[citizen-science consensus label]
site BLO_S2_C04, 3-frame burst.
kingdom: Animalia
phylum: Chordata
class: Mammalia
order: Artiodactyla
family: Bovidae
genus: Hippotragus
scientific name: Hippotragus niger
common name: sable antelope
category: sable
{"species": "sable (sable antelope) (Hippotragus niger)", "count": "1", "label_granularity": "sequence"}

---

> [TASK]: Return the full material unchanged.

> [EXERCISE OUTPUT]:
[citizen-science consensus label]
site BLO_S2_C04, 3-frame burst.
kingdom: Animalia
phylum: Chordata
class: Mammalia
order: Artiodactyla
family: Bovidae
genus: Hippotragus
scientific name: Hippotragus niger
common name: sable antelope
category: sable
{"species": "sable (sable antelope) (Hippotragus niger)", "count": "1", "label_granularity": "sequence"}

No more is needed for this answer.